__Problem requirements__. Make an exact copy of the lines below.

__Data lines__.
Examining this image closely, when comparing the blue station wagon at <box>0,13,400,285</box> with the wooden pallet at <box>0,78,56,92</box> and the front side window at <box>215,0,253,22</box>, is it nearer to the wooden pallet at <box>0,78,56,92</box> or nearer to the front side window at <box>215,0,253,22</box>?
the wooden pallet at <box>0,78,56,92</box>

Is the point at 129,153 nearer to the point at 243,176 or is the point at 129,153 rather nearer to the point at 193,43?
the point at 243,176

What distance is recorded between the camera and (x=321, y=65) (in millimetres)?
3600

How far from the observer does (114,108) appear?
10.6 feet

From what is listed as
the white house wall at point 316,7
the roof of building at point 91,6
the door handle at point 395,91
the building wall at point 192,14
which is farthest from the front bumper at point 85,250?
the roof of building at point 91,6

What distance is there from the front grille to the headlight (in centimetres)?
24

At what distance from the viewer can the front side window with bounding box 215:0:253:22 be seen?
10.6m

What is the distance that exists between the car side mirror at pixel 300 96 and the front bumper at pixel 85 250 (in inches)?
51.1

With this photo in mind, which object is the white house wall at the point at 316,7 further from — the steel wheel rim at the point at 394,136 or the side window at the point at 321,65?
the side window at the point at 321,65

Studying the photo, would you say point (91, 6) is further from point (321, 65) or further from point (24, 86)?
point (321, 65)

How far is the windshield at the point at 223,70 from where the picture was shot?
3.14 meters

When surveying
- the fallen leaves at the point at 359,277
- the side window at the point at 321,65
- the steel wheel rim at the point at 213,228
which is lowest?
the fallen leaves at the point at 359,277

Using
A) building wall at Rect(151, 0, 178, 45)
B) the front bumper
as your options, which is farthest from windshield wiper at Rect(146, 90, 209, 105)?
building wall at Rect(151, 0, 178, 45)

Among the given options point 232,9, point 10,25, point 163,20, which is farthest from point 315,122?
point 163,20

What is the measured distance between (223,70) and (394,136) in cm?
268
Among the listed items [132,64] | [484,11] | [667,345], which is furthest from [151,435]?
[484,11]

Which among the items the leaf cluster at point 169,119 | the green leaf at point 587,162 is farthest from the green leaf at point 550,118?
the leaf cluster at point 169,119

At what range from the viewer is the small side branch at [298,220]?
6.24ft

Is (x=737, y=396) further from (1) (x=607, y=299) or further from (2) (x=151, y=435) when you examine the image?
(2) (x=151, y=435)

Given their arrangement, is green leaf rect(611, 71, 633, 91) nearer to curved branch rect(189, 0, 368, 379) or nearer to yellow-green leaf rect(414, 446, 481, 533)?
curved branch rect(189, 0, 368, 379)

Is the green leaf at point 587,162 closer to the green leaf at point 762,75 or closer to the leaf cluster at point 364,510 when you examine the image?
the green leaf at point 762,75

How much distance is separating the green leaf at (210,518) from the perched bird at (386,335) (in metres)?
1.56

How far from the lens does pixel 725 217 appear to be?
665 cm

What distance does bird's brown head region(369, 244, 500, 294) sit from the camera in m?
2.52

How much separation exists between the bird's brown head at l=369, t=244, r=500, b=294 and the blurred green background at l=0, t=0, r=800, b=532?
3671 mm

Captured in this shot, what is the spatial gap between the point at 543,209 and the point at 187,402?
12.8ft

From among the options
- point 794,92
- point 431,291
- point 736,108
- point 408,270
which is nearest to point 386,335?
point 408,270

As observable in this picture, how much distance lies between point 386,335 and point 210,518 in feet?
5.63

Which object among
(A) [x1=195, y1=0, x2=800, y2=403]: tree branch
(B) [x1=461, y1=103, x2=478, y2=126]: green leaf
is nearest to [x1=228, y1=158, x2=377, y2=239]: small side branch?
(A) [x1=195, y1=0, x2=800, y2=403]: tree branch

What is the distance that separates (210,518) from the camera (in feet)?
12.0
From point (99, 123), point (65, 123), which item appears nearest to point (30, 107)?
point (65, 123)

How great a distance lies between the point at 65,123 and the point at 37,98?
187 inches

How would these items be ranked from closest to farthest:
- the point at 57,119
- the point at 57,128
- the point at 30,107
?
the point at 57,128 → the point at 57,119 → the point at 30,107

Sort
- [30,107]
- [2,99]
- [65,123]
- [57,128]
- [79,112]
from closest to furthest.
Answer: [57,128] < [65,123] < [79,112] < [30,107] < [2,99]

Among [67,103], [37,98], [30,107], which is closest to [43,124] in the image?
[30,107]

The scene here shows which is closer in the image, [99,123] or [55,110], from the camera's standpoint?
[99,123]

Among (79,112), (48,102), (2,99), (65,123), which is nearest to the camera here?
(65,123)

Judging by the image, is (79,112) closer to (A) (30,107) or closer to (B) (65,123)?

__Result of the exercise__.
Examining this image closely, when comparing the blue station wagon at <box>0,13,400,285</box> with the wooden pallet at <box>0,78,56,92</box> and the front side window at <box>215,0,253,22</box>, is it nearer to the wooden pallet at <box>0,78,56,92</box> or nearer to the front side window at <box>215,0,253,22</box>?
the wooden pallet at <box>0,78,56,92</box>

Is the point at 129,153 nearer to the point at 243,176 or is the point at 129,153 rather nearer to the point at 193,43?
the point at 243,176

What distance is recorded between the camera and (x=321, y=65) (in millimetres)?
3600

How far from the observer does (114,108) appear?
10.6 feet

From what is listed as
the white house wall at point 316,7
the roof of building at point 91,6
the door handle at point 395,91
the building wall at point 192,14
which is farthest from the front bumper at point 85,250?
the roof of building at point 91,6

What distance is there from the front grille to the headlight (in centimetres)?
24

At what distance from the viewer can the front side window with bounding box 215:0:253:22 be seen?
10.6m

What is the distance that exists between the car side mirror at pixel 300 96 and the front bumper at pixel 85 250 (in inches)?
51.1

With this photo in mind, which object is the white house wall at the point at 316,7 further from — the steel wheel rim at the point at 394,136 or the side window at the point at 321,65?
the side window at the point at 321,65

Studying the photo, would you say point (91, 6) is further from point (321, 65) or further from point (24, 86)?
point (321, 65)

How far is the windshield at the point at 223,70 from where the picture was shot?
3.14 meters

When surveying
- the fallen leaves at the point at 359,277
- the side window at the point at 321,65
- the steel wheel rim at the point at 213,228
which is lowest?
the fallen leaves at the point at 359,277

Using
A) building wall at Rect(151, 0, 178, 45)
B) the front bumper
as your options, which is farthest from windshield wiper at Rect(146, 90, 209, 105)?
building wall at Rect(151, 0, 178, 45)

Among the given options point 232,9, point 10,25, point 163,20, which is farthest from point 315,122?
point 163,20

What is the measured distance between (223,70) and (394,136) in cm?
268
Among the listed items [132,64] | [484,11] | [667,345], which is furthest from [151,435]?
[484,11]

Which among the items the leaf cluster at point 169,119 | the green leaf at point 587,162 is farthest from the green leaf at point 550,118?
the leaf cluster at point 169,119

At what range from the viewer is the small side branch at [298,220]?
6.24ft

Is (x=737, y=396) further from (1) (x=607, y=299) or further from (2) (x=151, y=435) when you examine the image?
(2) (x=151, y=435)

Given their arrangement, is green leaf rect(611, 71, 633, 91) nearer to curved branch rect(189, 0, 368, 379) or nearer to yellow-green leaf rect(414, 446, 481, 533)?
curved branch rect(189, 0, 368, 379)

Is the green leaf at point 587,162 closer to the green leaf at point 762,75 or closer to the leaf cluster at point 364,510 when you examine the image?
the green leaf at point 762,75

How much distance is separating the green leaf at (210,518) from the perched bird at (386,335) (in metres)?
1.56

How far from the lens does pixel 725 217 appear to be?
665 cm

What distance does bird's brown head region(369, 244, 500, 294) sit from the camera in m?
2.52

How much separation exists between the bird's brown head at l=369, t=244, r=500, b=294 and the blurred green background at l=0, t=0, r=800, b=532?
3671 mm

Captured in this shot, what is the spatial gap between the point at 543,209 and the point at 187,402?
12.8ft

From among the options
- point 794,92
- point 431,291
- point 736,108
- point 408,270
which is nearest to point 386,335?
point 408,270

As observable in this picture, how much distance lies between point 386,335 and point 210,518 in feet?
5.63

Which object among
(A) [x1=195, y1=0, x2=800, y2=403]: tree branch
(B) [x1=461, y1=103, x2=478, y2=126]: green leaf
is nearest to [x1=228, y1=158, x2=377, y2=239]: small side branch?
(A) [x1=195, y1=0, x2=800, y2=403]: tree branch

What is the distance that separates (210,518) from the camera (in feet)?
12.0
From point (99, 123), point (65, 123), which item appears nearest to point (30, 107)?
point (65, 123)

How great a distance lies between the point at 65,123 and the point at 37,98?
187 inches

How would these items be ranked from closest to farthest:
- the point at 57,119
- the point at 57,128
- the point at 30,107
?
the point at 57,128 → the point at 57,119 → the point at 30,107

Sort
- [30,107]
- [2,99]
- [65,123]
- [57,128]
- [79,112]
from closest to furthest.
Answer: [57,128] < [65,123] < [79,112] < [30,107] < [2,99]

Among [67,103], [37,98], [30,107], which is closest to [43,124] in the image?
[30,107]

The scene here shows which is closer in the image, [99,123] or [55,110], from the camera's standpoint?
[99,123]

Among (79,112), (48,102), (2,99), (65,123), which is nearest to the camera here?
(65,123)

Judging by the image, is (79,112) closer to (A) (30,107) or closer to (B) (65,123)?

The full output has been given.